[Requirements]: Copy each of the records below word for word, leaving out the pictures.

[Records to use]:
·····

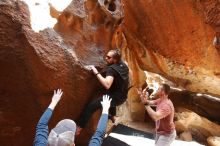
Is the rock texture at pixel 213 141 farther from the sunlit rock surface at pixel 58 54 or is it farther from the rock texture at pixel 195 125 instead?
the sunlit rock surface at pixel 58 54

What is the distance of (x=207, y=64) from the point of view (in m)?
9.28

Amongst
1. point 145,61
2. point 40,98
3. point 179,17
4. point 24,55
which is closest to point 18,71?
point 24,55

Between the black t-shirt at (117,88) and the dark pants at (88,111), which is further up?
the black t-shirt at (117,88)

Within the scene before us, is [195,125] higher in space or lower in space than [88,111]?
higher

·····

[Task solution]:
Is the rock texture at pixel 213 141 farther from the sunlit rock surface at pixel 58 54 or is it farther from the rock texture at pixel 195 125 instead?
the sunlit rock surface at pixel 58 54

What is the distance of (x=207, y=64) from the point of view (in m)?
9.28

Amongst
1. point 145,61
2. point 40,98
3. point 179,17
4. point 24,55
which is closest to point 18,71?
point 24,55

Between the black t-shirt at (117,88) and the dark pants at (88,111), which is further up?
the black t-shirt at (117,88)

Within the scene before us, is [195,125] higher in space or lower in space than [88,111]?
higher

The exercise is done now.